Beneath the overly long bangs, her dark eyes gleamed, giving him the impression of laughter. “Yes, I am talking to you.”

“I’ll have hot chocolate,” he said, adhering to the unwritten script.

With a flip of her wrist, she brushed the hair off her face. Her skirt flounced as she whirled away from the table, and Bob noticed that she had nicely muscled thighs. Good calves, too. Not wanting her to catch him staring, he picked up a newspaper someone had left behind and leafed through it.

The waitress returned with his beverage. “What would you do if you were a girl who just found out her boyfriend is embezzling from himself?”

Bob stirred his hot chocolate, trying to think of the right response, but nothing came to mind.

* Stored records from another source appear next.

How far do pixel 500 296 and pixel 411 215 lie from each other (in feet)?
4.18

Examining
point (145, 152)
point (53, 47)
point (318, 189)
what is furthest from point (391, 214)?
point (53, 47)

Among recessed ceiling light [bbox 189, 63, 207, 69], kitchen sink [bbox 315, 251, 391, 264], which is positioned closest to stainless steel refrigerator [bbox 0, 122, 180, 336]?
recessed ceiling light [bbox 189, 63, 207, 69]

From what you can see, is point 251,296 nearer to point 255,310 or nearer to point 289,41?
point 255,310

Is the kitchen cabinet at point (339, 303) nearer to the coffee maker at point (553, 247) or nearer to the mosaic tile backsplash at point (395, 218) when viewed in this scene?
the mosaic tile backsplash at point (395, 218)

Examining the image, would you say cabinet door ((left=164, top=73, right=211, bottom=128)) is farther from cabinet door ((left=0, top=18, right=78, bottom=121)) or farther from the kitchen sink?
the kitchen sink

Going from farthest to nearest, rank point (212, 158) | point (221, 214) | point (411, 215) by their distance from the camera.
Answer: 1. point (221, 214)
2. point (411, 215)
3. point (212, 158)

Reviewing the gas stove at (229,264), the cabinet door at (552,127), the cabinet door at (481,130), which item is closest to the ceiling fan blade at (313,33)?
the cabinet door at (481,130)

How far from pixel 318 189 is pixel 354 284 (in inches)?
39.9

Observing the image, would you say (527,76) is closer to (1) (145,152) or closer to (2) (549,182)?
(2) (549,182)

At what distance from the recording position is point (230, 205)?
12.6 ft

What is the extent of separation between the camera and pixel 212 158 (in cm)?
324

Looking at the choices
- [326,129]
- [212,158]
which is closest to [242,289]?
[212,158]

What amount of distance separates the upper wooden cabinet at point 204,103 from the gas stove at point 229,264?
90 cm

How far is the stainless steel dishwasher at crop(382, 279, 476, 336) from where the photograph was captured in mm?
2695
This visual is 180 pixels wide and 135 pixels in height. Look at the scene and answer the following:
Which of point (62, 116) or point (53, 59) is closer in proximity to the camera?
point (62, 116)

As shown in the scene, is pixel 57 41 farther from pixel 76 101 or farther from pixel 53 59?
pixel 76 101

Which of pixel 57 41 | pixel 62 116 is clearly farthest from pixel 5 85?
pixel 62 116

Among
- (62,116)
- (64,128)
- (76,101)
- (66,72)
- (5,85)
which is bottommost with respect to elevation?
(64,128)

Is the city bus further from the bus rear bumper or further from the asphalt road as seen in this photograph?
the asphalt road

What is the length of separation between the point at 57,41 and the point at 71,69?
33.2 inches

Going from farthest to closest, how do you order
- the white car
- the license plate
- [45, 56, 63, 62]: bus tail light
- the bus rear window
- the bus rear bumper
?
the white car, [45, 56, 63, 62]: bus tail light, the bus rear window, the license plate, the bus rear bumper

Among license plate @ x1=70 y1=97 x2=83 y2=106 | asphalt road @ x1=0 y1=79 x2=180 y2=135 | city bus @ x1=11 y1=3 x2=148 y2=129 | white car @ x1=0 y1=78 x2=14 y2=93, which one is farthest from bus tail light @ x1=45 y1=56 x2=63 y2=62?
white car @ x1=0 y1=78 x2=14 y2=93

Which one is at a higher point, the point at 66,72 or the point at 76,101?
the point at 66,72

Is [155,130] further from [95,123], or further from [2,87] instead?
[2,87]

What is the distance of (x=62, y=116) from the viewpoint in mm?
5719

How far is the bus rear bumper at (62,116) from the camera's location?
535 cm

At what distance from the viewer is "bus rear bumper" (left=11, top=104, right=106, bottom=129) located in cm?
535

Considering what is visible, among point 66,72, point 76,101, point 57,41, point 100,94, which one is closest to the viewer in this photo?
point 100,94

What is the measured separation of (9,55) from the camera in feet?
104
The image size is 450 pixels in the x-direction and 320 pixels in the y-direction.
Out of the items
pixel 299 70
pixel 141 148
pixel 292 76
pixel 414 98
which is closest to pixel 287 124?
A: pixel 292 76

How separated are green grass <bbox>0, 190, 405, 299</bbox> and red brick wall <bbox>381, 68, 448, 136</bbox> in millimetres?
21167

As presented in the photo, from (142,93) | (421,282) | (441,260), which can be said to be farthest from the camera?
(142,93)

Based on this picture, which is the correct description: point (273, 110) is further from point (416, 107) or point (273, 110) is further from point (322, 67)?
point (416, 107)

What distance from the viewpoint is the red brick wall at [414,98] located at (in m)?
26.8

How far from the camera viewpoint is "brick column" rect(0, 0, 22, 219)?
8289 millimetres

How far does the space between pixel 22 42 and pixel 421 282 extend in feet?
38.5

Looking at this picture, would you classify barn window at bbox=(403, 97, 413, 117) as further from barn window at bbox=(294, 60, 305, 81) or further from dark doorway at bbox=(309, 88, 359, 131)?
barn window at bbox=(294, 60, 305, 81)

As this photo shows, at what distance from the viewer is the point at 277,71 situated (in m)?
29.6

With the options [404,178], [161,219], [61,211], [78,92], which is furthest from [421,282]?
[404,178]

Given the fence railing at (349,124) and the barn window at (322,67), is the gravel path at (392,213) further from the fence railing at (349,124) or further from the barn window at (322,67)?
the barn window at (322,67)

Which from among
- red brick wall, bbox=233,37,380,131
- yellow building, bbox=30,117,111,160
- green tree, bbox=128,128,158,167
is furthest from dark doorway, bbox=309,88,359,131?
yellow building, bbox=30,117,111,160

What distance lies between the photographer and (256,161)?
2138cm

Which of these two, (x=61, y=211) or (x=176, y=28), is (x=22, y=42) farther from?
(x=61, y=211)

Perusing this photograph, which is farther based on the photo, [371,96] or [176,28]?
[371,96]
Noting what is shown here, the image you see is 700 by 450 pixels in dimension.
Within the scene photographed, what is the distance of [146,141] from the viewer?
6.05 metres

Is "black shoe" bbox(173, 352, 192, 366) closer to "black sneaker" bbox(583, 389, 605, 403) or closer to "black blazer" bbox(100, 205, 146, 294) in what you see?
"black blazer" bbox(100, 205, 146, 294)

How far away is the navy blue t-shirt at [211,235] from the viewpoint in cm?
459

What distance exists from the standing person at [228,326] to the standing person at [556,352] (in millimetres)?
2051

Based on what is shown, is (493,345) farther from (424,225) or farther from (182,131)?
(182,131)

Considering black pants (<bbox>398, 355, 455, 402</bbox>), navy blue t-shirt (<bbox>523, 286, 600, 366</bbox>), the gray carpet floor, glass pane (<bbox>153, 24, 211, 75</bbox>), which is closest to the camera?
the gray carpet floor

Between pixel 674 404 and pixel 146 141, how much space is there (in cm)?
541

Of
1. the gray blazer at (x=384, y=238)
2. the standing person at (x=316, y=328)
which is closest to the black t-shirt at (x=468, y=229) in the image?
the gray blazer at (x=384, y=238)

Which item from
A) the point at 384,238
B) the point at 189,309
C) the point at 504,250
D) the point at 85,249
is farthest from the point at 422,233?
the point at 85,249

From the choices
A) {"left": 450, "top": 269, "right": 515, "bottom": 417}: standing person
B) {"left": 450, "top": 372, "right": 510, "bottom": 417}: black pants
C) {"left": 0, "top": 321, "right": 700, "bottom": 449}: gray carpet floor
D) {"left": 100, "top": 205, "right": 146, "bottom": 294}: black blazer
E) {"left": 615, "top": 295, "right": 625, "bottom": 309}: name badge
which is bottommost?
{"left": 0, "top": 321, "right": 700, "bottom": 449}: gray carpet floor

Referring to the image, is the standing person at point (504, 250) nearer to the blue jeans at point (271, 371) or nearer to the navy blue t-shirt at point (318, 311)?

“Men!” she said, hurrying off to answer the ringing telephone.

Later, after the drunks had stumbled out into the night, she came back to Bob’s table carrying a cup of coffee for her and another cup of hot chocolate for him.

He raised his palms. “I didn’t order this.”

She sat across from him. “Let’s not quibble over details.” She sipped her coffee, eyes laughing at him over the rim of the cup, then set the empty cup aside.

Folding her arms on the table, she leaned forward and stared into his face. “What do you have to say for yourself? And who are you? You’ve been coming in here every night, real late, and you never talk except to order hot chocolate.”

She leaned back. “I bet you can’t sleep. That’s why you come, isn’t it? What’s the problem? Bad dreams?”

Bob felt a shudder go through him. He came here to get away from the nightmares, not remember them. He took a gulp of chocolate, grateful for the warmth sliding down his throat.